It just got recently updated, most benchmarks are saturated, they show most models are similar including open source ones, but no developers are using those and shipping products that have a meaningfully large customer base.
This benchmark is finally something that actually reflects real developers experience with AI models.
Plus I am really glad that there are actual ways to compare models.
I had no idea how to use Gpt mini , is it like haiku or Sonnet, the API cost is like haiku but it performance is much much better with thinking.

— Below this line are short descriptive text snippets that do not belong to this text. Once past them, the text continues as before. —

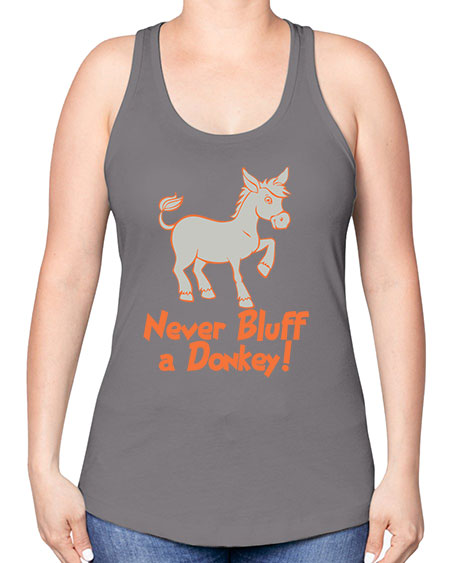 never bluff a donkey Style 2# - donkey -Racerback Tank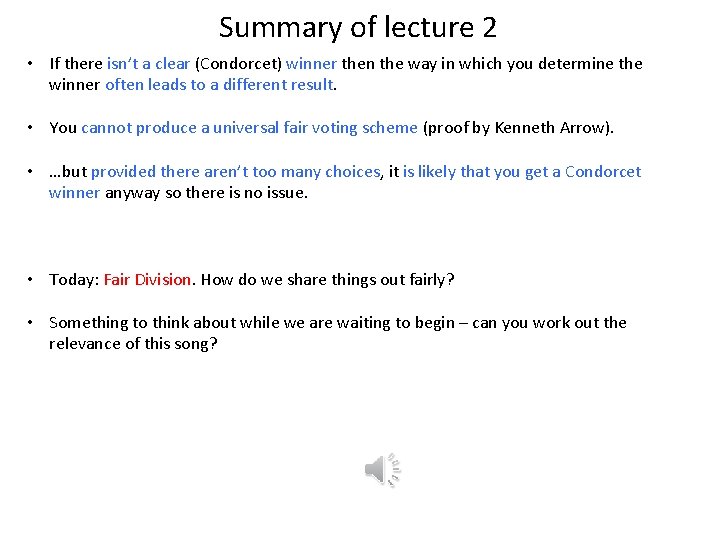 Summary of lecture 2 • If there isn’t a clear (Condorcet) winner then the Summary of lecture 2 • If there isn’t a clear (Condorcet) winner then the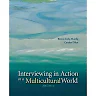 Interviewing in Action in a Multicultural World 5th Edition
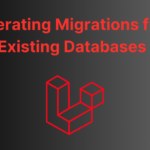 Generating Laravel Migrations from Existing Databases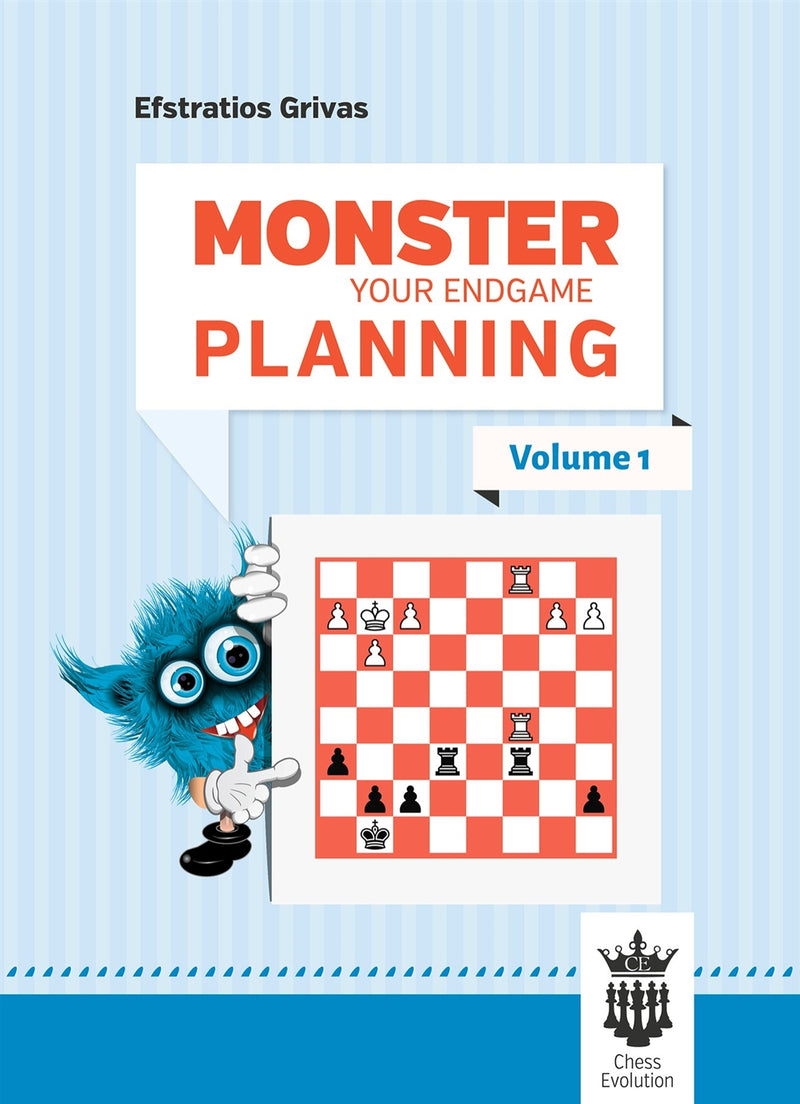 Monster Your Endgame Planning Volume 1 - Efstratios Grivas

With these you can actually realistically compare models.
I had no idea how thinking dramatically changes these dynamics.
5.4 mini isnt close to Opus 4.6 which is what I saw on the first time around.

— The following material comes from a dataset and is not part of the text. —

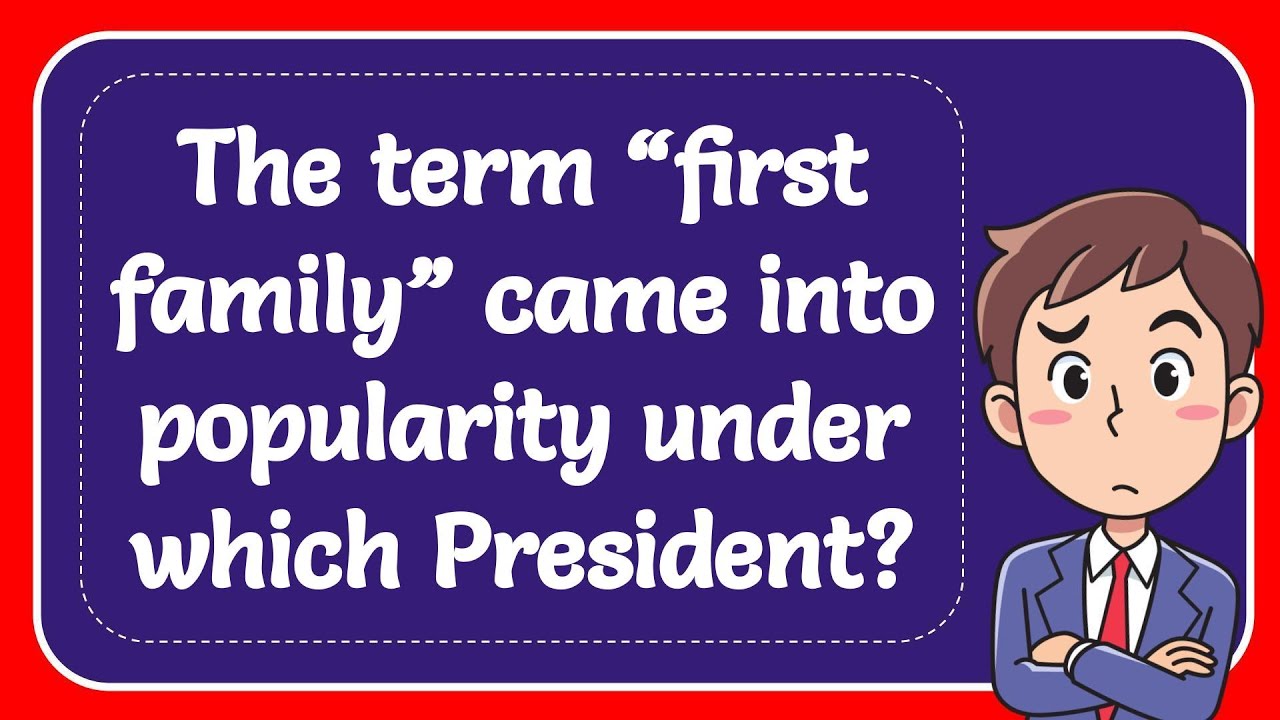 The term “first family” came into popularity under which President ...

There is also some very odd methodology considering that swe REBENCH goes through problem rotation and decontamination efforts as well -- and their own leaderboard is quite different than this one.
And is/has previously been the standard for how, "real developers experience AI models".
Which is weird it was penalized for it since there was nothing in the prompt to prevent it from doing the thing that these models/harnesses SHOULD be doing.
This seems indicative of a poor benchmark.
Thats pretty much the consensus agreement that the large threads about this seem to agree on.
Thats not getting into the limited task set of deepswe vs swe rebench.
Swe rebench is like 20,000+ I think deep swe was like just over 100.
It's more about the model , is it doing what's asked or doing something else, no doubt if it works for you that good, but GPT is not having those problems, it will do what's asked.
Also those tend to burn through tokens , the post also say Anthropic tends to show more awareness of environment.
It's just a quality assessment, not a propaganda or something like what you said
2
u/randombsname1 8h ago
Oh look, this random benchmark being astro turfed on every AI subreddit again.